▶ **TASK DIRECTIONS**
Swap every "furthest" in the data for "farthest" and change nothing else. Leave the pictures out of your answer.

------ SUPPLIED RECORDS

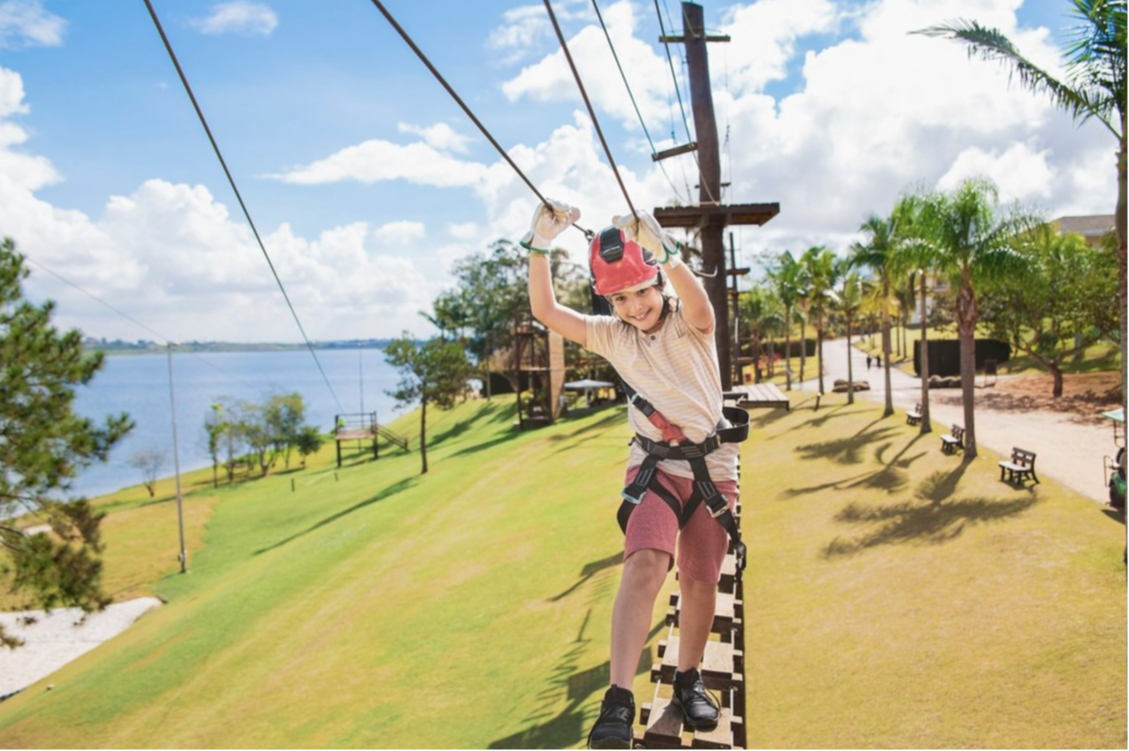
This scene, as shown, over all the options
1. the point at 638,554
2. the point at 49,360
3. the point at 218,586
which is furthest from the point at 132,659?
the point at 638,554

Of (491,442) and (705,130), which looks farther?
(491,442)

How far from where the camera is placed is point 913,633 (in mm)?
15016

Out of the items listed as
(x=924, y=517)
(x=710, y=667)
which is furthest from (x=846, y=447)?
(x=710, y=667)

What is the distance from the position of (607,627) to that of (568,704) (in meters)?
3.58

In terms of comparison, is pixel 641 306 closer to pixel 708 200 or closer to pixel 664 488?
pixel 664 488

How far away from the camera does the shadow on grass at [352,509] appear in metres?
39.8

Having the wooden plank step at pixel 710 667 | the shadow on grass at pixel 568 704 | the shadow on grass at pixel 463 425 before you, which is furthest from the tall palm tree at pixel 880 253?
the shadow on grass at pixel 463 425

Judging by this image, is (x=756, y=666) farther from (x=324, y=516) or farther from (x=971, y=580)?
(x=324, y=516)

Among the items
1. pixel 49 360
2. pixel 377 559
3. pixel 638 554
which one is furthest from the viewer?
pixel 377 559

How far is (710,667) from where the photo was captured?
→ 5.12 metres

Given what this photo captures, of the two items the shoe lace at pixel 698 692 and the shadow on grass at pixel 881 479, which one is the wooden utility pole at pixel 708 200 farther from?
the shadow on grass at pixel 881 479

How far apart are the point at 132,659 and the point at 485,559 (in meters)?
12.4

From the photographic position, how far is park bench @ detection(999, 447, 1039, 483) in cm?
2100

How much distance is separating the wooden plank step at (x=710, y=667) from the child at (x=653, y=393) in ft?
2.31
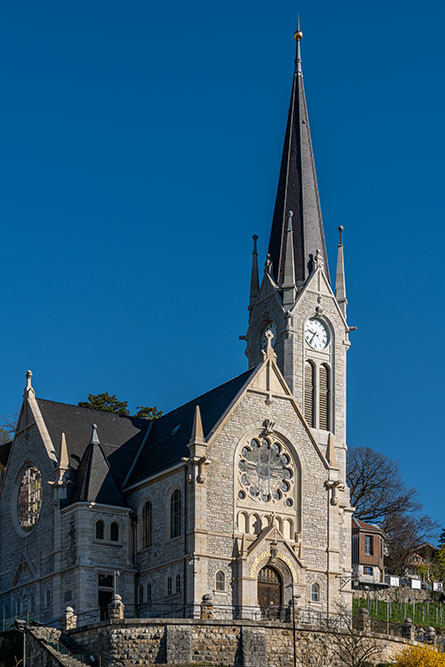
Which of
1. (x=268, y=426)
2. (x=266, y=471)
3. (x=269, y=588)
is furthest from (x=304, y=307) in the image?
(x=269, y=588)

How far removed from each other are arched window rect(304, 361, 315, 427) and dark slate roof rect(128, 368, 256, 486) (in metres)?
8.12

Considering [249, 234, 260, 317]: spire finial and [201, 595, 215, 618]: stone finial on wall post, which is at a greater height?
[249, 234, 260, 317]: spire finial

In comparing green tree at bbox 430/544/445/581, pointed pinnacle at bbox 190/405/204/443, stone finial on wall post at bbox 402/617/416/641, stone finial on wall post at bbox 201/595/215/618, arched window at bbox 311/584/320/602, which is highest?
pointed pinnacle at bbox 190/405/204/443

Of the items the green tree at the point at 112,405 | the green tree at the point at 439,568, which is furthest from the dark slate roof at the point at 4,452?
the green tree at the point at 439,568

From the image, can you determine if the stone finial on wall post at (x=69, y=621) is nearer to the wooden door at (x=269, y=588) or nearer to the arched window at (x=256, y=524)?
the wooden door at (x=269, y=588)

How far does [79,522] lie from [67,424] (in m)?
6.88

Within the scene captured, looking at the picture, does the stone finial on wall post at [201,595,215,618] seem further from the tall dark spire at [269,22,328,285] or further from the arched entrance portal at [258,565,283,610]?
the tall dark spire at [269,22,328,285]

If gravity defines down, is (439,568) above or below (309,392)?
below

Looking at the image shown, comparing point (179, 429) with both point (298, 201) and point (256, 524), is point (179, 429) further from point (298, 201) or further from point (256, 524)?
point (298, 201)

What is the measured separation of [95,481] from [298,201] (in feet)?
81.8

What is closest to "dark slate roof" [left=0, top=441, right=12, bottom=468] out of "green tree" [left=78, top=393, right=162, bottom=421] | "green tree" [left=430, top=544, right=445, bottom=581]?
"green tree" [left=78, top=393, right=162, bottom=421]

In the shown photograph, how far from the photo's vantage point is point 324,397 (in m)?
71.1

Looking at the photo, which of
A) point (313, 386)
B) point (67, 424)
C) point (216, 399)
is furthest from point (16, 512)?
point (313, 386)

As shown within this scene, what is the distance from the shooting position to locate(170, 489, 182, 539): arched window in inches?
2245
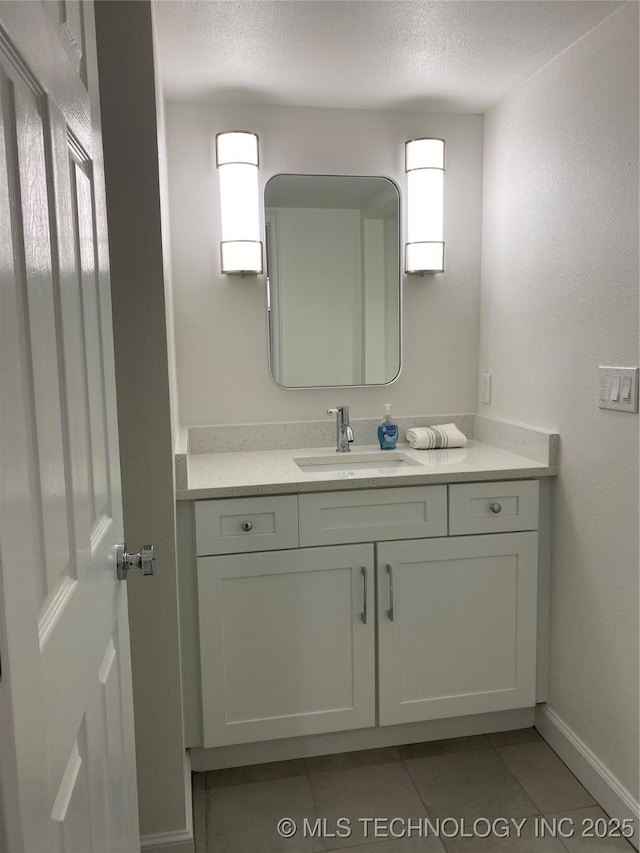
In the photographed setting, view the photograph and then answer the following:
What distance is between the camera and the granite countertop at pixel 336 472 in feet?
6.47

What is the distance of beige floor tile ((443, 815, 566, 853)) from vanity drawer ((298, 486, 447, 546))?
79cm

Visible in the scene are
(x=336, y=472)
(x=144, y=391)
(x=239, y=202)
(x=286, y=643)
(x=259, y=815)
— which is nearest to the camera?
(x=144, y=391)

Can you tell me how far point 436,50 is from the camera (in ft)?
6.53

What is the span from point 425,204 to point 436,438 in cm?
83

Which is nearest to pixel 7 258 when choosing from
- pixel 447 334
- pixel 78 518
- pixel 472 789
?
pixel 78 518

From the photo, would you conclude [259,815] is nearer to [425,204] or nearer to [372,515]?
→ [372,515]

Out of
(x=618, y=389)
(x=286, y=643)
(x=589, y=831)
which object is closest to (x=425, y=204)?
(x=618, y=389)

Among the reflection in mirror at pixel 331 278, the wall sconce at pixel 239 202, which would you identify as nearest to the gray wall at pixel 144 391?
the wall sconce at pixel 239 202

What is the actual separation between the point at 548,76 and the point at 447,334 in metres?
0.92

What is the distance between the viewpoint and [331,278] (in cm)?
250

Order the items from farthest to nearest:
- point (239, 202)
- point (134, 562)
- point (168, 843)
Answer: point (239, 202) < point (168, 843) < point (134, 562)

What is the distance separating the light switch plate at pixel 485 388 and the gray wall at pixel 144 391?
1373 millimetres

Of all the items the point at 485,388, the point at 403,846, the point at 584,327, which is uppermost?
the point at 584,327

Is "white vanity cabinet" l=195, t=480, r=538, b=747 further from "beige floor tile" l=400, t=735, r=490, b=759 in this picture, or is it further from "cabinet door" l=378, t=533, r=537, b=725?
"beige floor tile" l=400, t=735, r=490, b=759
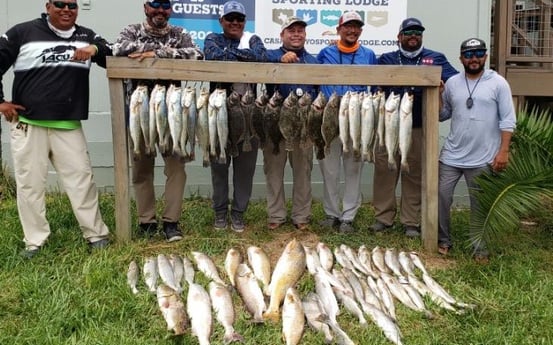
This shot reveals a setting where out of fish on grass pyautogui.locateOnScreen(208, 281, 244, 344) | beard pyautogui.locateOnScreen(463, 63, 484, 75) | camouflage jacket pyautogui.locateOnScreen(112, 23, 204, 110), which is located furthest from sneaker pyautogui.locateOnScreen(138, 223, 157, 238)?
beard pyautogui.locateOnScreen(463, 63, 484, 75)

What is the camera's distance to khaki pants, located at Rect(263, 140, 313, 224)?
5.74 m

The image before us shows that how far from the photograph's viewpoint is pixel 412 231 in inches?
227

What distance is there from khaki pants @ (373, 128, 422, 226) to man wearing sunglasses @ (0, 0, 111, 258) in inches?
112

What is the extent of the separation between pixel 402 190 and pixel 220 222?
193 centimetres

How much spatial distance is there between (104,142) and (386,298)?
4.23 metres

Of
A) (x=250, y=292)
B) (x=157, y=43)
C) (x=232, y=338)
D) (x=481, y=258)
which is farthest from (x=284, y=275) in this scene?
(x=157, y=43)

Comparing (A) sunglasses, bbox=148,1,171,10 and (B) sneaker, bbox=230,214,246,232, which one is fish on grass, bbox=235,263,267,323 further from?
(A) sunglasses, bbox=148,1,171,10

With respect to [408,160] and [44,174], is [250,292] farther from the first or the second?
[408,160]

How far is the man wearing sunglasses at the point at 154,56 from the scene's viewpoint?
16.0 ft

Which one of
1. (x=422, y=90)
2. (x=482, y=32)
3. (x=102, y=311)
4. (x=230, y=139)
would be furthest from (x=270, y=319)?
(x=482, y=32)

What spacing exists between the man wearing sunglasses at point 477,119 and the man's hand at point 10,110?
3791mm

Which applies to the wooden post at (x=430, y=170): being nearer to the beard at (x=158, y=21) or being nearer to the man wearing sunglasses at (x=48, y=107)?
the beard at (x=158, y=21)

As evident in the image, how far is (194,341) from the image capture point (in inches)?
141

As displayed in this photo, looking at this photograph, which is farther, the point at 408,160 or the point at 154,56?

------------

▶ **REPLY TO THE TASK**
This scene, as shown, over all the options
1. the point at 638,554
2. the point at 49,360
3. the point at 218,586
which is farthest from the point at 132,659?
the point at 638,554

Of (491,442) and (705,130), which looks farther?
(491,442)

How far from where the camera is placed is point 913,633 (in mm)?
15016

Out of the items listed as
(x=924, y=517)
(x=710, y=667)
which is farthest from (x=846, y=447)?
(x=710, y=667)

What is the distance from the position of (607,627) to that of (568,704) (in meters)?
3.58

In terms of comparison, is pixel 641 306 closer to pixel 708 200 or closer to pixel 664 488?
pixel 664 488

How far away from the camera does the shadow on grass at [352,509] appear in metres?
39.8

Having the wooden plank step at pixel 710 667 | the shadow on grass at pixel 568 704 | the shadow on grass at pixel 463 425 before you, which is farthest from the tall palm tree at pixel 880 253?
the shadow on grass at pixel 463 425

Judging by this image, is (x=756, y=666) farther from (x=324, y=516) or farther from (x=971, y=580)?
(x=324, y=516)

Among the items
1. pixel 49 360
2. pixel 377 559
3. pixel 638 554
which one is farthest from the viewer?
pixel 377 559

How far is (710,667) from where the photo was captured?
→ 5.12 metres

Given what this photo captures, of the two items the shoe lace at pixel 698 692 and the shadow on grass at pixel 881 479, which one is the wooden utility pole at pixel 708 200 farther from?
the shadow on grass at pixel 881 479

How far apart are the point at 132,659 and the point at 485,559 (in meters)?
12.4

From the photographic position, how far is park bench @ detection(999, 447, 1039, 483) in cm?
2100

How much distance is separating the wooden plank step at (x=710, y=667) from the child at (x=653, y=393) in ft?
2.31
Which of
1. (x=268, y=426)
2. (x=266, y=471)
3. (x=269, y=588)
is farthest from (x=304, y=307) in the image?
(x=269, y=588)

How far removed from each other are arched window rect(304, 361, 315, 427) and dark slate roof rect(128, 368, 256, 486) (in metres)?
8.12

Considering [249, 234, 260, 317]: spire finial and [201, 595, 215, 618]: stone finial on wall post, which is at a greater height?
[249, 234, 260, 317]: spire finial

In comparing green tree at bbox 430/544/445/581, pointed pinnacle at bbox 190/405/204/443, stone finial on wall post at bbox 402/617/416/641, stone finial on wall post at bbox 201/595/215/618, arched window at bbox 311/584/320/602, which is highest?
pointed pinnacle at bbox 190/405/204/443

Of the items the green tree at the point at 112,405 | the green tree at the point at 439,568, which is farthest from the dark slate roof at the point at 4,452?
the green tree at the point at 439,568

From the image, can you determine if the stone finial on wall post at (x=69, y=621) is nearer to the wooden door at (x=269, y=588) or nearer to the arched window at (x=256, y=524)?
the wooden door at (x=269, y=588)

How far does [79,522] lie from [67,424] (in m)?
6.88

Within the scene captured, looking at the picture, does the stone finial on wall post at [201,595,215,618] seem further from the tall dark spire at [269,22,328,285] or further from the arched entrance portal at [258,565,283,610]?
the tall dark spire at [269,22,328,285]

If gravity defines down, is (439,568) above or below (309,392)?
below

Looking at the image shown, comparing point (179, 429) with both point (298, 201) and point (256, 524), is point (179, 429) further from point (298, 201) or further from point (256, 524)?
point (298, 201)

What is the measured separation of [95,481] from [298,201] (in feet)?
81.8

What is closest to "dark slate roof" [left=0, top=441, right=12, bottom=468] out of "green tree" [left=78, top=393, right=162, bottom=421] | "green tree" [left=430, top=544, right=445, bottom=581]?
"green tree" [left=78, top=393, right=162, bottom=421]

In the shown photograph, how far from the photo's vantage point is point 324,397 (in m)?
71.1

Looking at the photo, which of
A) point (313, 386)
B) point (67, 424)
C) point (216, 399)
is farthest from point (16, 512)?
point (313, 386)

As shown within this scene, what is the distance from the shooting position to locate(170, 489, 182, 539): arched window in inches?
2245
In the photographed setting, view the photograph and then answer the following:
What distance is between the camera and the granite countertop at pixel 336 472 in feet?
6.47

What is the distance of beige floor tile ((443, 815, 566, 853)) from vanity drawer ((298, 486, 447, 546))?
79cm

Visible in the scene are
(x=336, y=472)
(x=144, y=391)
(x=239, y=202)
(x=286, y=643)
(x=259, y=815)
— which is nearest to the camera?
(x=144, y=391)

Can you tell me how far point 436,50 is from the camera (in ft)?
6.53

What is the span from point 425,204 to point 436,438 in cm?
83

Which is nearest to pixel 7 258 when choosing from
- pixel 447 334
- pixel 78 518
- pixel 472 789
?
pixel 78 518

From the photo, would you conclude [259,815] is nearer to [425,204] or nearer to [372,515]?
→ [372,515]

Out of
(x=618, y=389)
(x=286, y=643)
(x=589, y=831)
which object is closest to (x=425, y=204)?
(x=618, y=389)

Among the reflection in mirror at pixel 331 278, the wall sconce at pixel 239 202, which would you identify as nearest to the gray wall at pixel 144 391?
the wall sconce at pixel 239 202

What is the actual separation between the point at 548,76 and the point at 447,334 in metres?
0.92

What is the distance between the viewpoint and [331,278] (in cm)?
250

Order the items from farthest to nearest:
- point (239, 202)
- point (134, 562)
- point (168, 843)
Answer: point (239, 202) < point (168, 843) < point (134, 562)

What is the distance separating the light switch plate at pixel 485 388 and the gray wall at pixel 144 391?
1373 millimetres

Of all the items the point at 485,388, the point at 403,846, the point at 584,327, which is uppermost?
the point at 584,327

Is "white vanity cabinet" l=195, t=480, r=538, b=747 further from "beige floor tile" l=400, t=735, r=490, b=759 in this picture, or is it further from "cabinet door" l=378, t=533, r=537, b=725?
"beige floor tile" l=400, t=735, r=490, b=759
This shot reveals a setting where out of fish on grass pyautogui.locateOnScreen(208, 281, 244, 344) | beard pyautogui.locateOnScreen(463, 63, 484, 75) | camouflage jacket pyautogui.locateOnScreen(112, 23, 204, 110), which is located farthest from sneaker pyautogui.locateOnScreen(138, 223, 157, 238)?
beard pyautogui.locateOnScreen(463, 63, 484, 75)

What is the camera's distance to khaki pants, located at Rect(263, 140, 313, 224)?
5.74 m

The image before us shows that how far from the photograph's viewpoint is pixel 412 231 in inches?
227

What distance is there from khaki pants @ (373, 128, 422, 226) to man wearing sunglasses @ (0, 0, 111, 258) in inches?
112

What is the extent of the separation between pixel 402 190 and pixel 220 222?
193 centimetres

How much spatial distance is there between (104,142) and (386,298)?
4.23 metres

Of
A) (x=250, y=292)
B) (x=157, y=43)
C) (x=232, y=338)
D) (x=481, y=258)
which is farthest from (x=284, y=275) in this scene?
(x=157, y=43)

Comparing (A) sunglasses, bbox=148,1,171,10 and (B) sneaker, bbox=230,214,246,232, which one is fish on grass, bbox=235,263,267,323 further from?
(A) sunglasses, bbox=148,1,171,10

With respect to [408,160] and [44,174], is [250,292] farther from the first or the second?
[408,160]

How far is the man wearing sunglasses at the point at 154,56 from the scene's viewpoint?
16.0 ft

Which one of
1. (x=422, y=90)
2. (x=482, y=32)
3. (x=102, y=311)
4. (x=230, y=139)
would be farthest from (x=270, y=319)?
(x=482, y=32)

What spacing exists between the man wearing sunglasses at point 477,119 and the man's hand at point 10,110?
3791mm

Which applies to the wooden post at (x=430, y=170): being nearer to the beard at (x=158, y=21) or being nearer to the man wearing sunglasses at (x=48, y=107)?
the beard at (x=158, y=21)

As evident in the image, how far is (194,341) from the image capture point (in inches)?
141

As displayed in this photo, looking at this photograph, which is farther, the point at 408,160 or the point at 154,56?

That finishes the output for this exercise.